Task inputs:
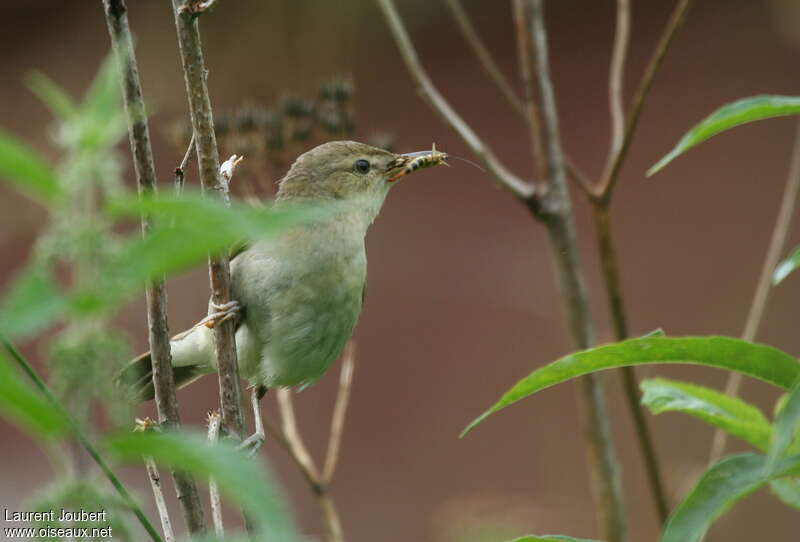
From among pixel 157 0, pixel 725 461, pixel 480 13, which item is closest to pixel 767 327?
pixel 480 13

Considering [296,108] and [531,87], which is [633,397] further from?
[296,108]

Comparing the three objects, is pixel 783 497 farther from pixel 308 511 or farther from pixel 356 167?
pixel 308 511

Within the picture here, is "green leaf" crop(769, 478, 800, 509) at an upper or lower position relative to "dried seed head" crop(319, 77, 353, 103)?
lower

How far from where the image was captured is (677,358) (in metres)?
1.60

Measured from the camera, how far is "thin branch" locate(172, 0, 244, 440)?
1982mm

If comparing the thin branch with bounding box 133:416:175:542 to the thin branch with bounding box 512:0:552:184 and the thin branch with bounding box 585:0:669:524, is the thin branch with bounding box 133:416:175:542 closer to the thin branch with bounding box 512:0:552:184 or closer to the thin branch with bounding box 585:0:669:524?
the thin branch with bounding box 585:0:669:524

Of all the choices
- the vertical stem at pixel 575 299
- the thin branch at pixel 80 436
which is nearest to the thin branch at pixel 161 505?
the thin branch at pixel 80 436

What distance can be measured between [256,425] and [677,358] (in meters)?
1.88

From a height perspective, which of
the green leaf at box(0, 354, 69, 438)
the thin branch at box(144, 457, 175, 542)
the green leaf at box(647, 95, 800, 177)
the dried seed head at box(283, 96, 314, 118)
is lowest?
the thin branch at box(144, 457, 175, 542)

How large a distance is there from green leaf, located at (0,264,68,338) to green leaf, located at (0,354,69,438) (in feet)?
0.12

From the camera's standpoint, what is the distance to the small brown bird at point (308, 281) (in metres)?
3.34

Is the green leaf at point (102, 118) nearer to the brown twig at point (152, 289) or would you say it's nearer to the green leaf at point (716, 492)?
the brown twig at point (152, 289)

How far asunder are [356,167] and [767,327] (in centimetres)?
318

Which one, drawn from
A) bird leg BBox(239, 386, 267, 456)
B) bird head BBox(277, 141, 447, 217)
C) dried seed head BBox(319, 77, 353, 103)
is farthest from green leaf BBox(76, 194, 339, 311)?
dried seed head BBox(319, 77, 353, 103)
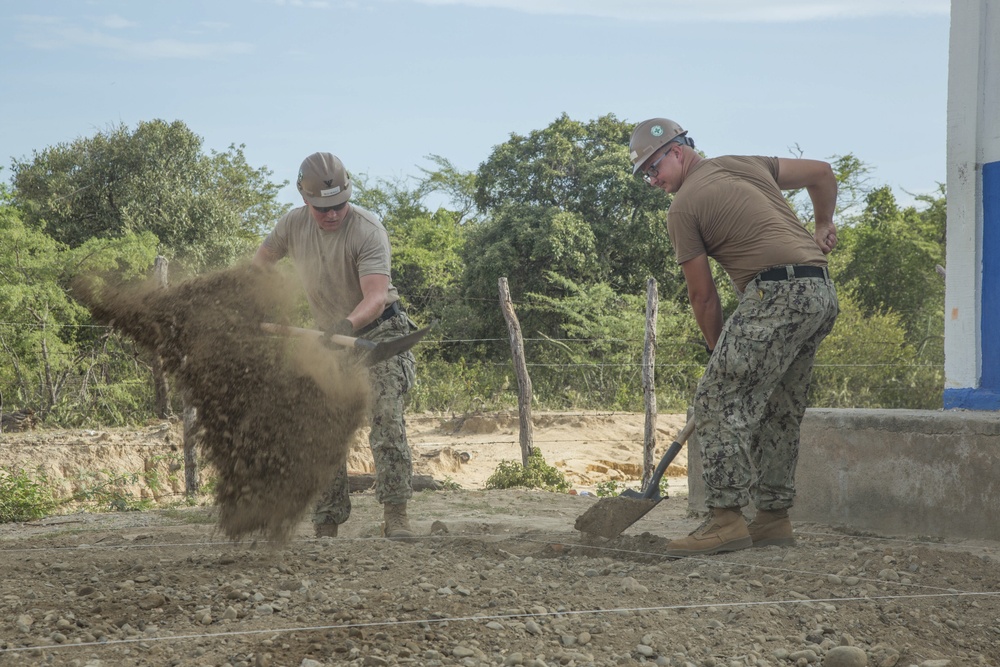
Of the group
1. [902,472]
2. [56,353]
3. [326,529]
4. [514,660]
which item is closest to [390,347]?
[326,529]

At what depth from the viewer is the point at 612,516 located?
4.50 m

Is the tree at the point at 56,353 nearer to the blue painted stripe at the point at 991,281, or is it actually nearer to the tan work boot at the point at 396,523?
the tan work boot at the point at 396,523

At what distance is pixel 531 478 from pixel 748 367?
562 centimetres

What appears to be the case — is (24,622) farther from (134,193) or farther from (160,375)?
(134,193)

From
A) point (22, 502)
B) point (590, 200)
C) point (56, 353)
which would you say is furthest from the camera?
point (590, 200)

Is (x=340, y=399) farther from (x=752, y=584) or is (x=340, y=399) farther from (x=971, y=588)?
(x=971, y=588)

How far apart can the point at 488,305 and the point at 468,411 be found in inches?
250

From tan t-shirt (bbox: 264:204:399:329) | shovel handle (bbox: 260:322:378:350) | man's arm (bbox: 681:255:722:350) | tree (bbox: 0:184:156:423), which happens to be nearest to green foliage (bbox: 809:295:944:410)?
tree (bbox: 0:184:156:423)

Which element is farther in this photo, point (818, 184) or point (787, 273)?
point (818, 184)

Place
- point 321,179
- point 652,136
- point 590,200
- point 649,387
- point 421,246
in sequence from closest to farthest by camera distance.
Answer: point 652,136 < point 321,179 < point 649,387 < point 590,200 < point 421,246

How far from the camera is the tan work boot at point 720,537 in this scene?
4.12 metres

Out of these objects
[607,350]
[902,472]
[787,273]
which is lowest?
[902,472]

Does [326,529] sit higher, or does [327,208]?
[327,208]

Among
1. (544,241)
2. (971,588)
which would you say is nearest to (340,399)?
(971,588)
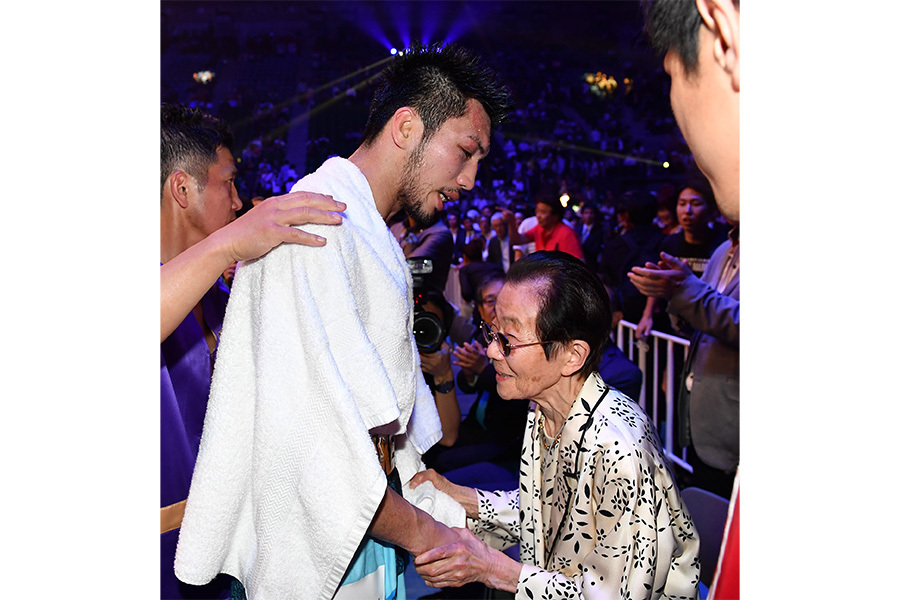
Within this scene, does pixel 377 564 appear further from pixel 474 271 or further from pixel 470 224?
pixel 470 224

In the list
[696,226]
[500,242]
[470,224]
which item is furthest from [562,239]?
[470,224]

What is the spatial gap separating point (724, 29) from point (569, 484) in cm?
113

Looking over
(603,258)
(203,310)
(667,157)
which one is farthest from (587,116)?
(203,310)

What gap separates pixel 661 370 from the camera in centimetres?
423

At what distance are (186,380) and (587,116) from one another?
13.4 metres

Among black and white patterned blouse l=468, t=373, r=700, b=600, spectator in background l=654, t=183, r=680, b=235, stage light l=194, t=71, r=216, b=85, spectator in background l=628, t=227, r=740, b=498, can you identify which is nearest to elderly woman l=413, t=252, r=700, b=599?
black and white patterned blouse l=468, t=373, r=700, b=600

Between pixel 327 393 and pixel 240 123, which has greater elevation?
pixel 240 123

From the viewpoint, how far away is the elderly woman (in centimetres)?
149

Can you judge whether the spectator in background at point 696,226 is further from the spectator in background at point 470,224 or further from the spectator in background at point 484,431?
the spectator in background at point 470,224

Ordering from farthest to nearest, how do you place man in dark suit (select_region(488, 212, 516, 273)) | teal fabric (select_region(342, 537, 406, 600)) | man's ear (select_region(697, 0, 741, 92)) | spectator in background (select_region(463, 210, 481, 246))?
1. spectator in background (select_region(463, 210, 481, 246))
2. man in dark suit (select_region(488, 212, 516, 273))
3. teal fabric (select_region(342, 537, 406, 600))
4. man's ear (select_region(697, 0, 741, 92))

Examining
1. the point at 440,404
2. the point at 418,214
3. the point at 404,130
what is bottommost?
the point at 440,404

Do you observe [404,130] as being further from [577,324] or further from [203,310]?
[203,310]

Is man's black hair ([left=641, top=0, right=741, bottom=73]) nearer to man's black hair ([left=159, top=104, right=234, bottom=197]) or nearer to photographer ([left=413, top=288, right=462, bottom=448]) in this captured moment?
man's black hair ([left=159, top=104, right=234, bottom=197])
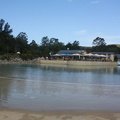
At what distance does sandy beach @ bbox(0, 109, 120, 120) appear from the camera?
43.3ft

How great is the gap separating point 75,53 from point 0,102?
11572 centimetres

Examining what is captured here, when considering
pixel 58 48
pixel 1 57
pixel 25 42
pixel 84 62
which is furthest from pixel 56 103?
pixel 58 48

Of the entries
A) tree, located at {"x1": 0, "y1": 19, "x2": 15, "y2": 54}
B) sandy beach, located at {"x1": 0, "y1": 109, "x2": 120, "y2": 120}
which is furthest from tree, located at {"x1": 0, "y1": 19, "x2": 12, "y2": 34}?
sandy beach, located at {"x1": 0, "y1": 109, "x2": 120, "y2": 120}

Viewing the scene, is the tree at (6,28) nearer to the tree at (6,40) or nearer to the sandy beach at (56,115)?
the tree at (6,40)

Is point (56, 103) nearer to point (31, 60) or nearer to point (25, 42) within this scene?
point (31, 60)

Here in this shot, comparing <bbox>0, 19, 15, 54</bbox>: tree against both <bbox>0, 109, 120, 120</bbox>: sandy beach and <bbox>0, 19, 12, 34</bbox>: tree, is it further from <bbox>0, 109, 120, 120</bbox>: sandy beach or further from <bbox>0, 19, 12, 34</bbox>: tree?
<bbox>0, 109, 120, 120</bbox>: sandy beach

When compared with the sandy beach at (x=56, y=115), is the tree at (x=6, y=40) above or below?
above

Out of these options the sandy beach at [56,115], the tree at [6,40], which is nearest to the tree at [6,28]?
the tree at [6,40]

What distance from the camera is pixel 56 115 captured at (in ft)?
46.1

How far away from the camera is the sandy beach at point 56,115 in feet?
43.3

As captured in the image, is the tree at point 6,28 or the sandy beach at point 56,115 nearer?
the sandy beach at point 56,115

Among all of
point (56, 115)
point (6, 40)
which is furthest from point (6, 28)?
point (56, 115)

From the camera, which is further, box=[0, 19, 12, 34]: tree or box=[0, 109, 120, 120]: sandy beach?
box=[0, 19, 12, 34]: tree

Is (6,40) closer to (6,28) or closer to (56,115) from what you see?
(6,28)
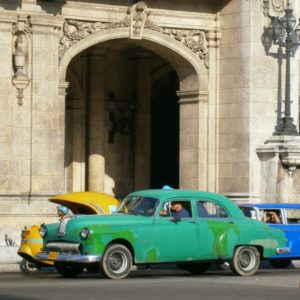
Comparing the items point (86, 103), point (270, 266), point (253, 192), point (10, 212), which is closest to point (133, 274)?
point (270, 266)

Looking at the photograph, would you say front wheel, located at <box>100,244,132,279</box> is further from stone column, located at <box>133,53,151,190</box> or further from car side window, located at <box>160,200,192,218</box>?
stone column, located at <box>133,53,151,190</box>

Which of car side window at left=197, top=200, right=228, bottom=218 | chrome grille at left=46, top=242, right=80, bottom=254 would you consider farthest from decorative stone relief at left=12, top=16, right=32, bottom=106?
chrome grille at left=46, top=242, right=80, bottom=254

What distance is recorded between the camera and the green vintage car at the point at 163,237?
2431cm

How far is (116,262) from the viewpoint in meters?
24.4

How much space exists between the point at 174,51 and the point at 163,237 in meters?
12.7

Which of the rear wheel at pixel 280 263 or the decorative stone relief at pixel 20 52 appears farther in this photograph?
the decorative stone relief at pixel 20 52

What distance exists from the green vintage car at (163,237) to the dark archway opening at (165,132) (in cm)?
1616

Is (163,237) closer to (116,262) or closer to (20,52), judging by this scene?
(116,262)

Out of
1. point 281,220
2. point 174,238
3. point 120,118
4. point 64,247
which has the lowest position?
point 64,247

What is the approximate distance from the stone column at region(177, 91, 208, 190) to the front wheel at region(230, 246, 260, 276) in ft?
37.5

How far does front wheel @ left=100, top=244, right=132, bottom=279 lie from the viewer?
24.2 metres

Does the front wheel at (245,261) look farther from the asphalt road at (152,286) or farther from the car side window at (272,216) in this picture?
the car side window at (272,216)

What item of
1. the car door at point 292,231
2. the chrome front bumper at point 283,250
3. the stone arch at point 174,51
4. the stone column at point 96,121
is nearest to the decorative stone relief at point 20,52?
the stone arch at point 174,51

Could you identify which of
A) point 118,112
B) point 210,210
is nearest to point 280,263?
point 210,210
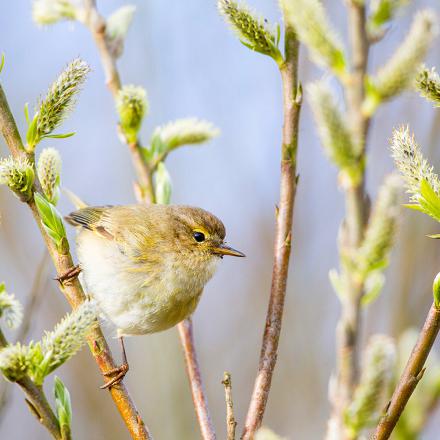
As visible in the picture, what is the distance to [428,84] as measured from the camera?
128 centimetres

Instructions for the task: Nothing but the lines from the line containing "Looking at the" through the last line of the records above is to be extracted, exactly and with no pictures.

Solution:
Looking at the photograph, would you say front wheel, located at <box>100,244,132,279</box> is further from stone column, located at <box>133,53,151,190</box> or further from car side window, located at <box>160,200,192,218</box>?
stone column, located at <box>133,53,151,190</box>

Which of car side window at left=197, top=200, right=228, bottom=218 | chrome grille at left=46, top=242, right=80, bottom=254 would you consider farthest from decorative stone relief at left=12, top=16, right=32, bottom=106?
chrome grille at left=46, top=242, right=80, bottom=254

What distance is recorded between the camera and the green vintage car at the point at 163,237?
2431cm

How far is (116,262) from the viewpoint in meters?
24.4

How much space exists between the point at 174,51 and the point at 163,237 in meters?
12.7

Which of the rear wheel at pixel 280 263 or the decorative stone relief at pixel 20 52 appears farther in this photograph?
the decorative stone relief at pixel 20 52

What distance exists from the green vintage car at (163,237) to the dark archway opening at (165,132) (in cm)?
1616

Is (163,237) closer to (116,262) or closer to (20,52), judging by this scene?
(116,262)

Out of
1. point 281,220
2. point 174,238
3. point 120,118
4. point 64,247
which has the lowest position?
point 64,247

What is the approximate distance from the stone column at region(177, 91, 208, 190) to the front wheel at region(230, 246, 260, 276) in ft?
37.5

How far does front wheel @ left=100, top=244, right=132, bottom=279 lie from the viewer?
24.2 metres

Does the front wheel at (245,261) look farther from the asphalt road at (152,286) or farther from the car side window at (272,216) in this picture?
the car side window at (272,216)

What item of
1. the car door at point 292,231
2. the chrome front bumper at point 283,250
3. the stone arch at point 174,51
4. the stone column at point 96,121
is nearest to the decorative stone relief at point 20,52?
the stone arch at point 174,51

Could you identify which of
A) point 118,112
B) point 210,210
is nearest to point 280,263?
point 210,210
As visible in the picture, what is the distance to [428,84] as measured from the camera?
128 centimetres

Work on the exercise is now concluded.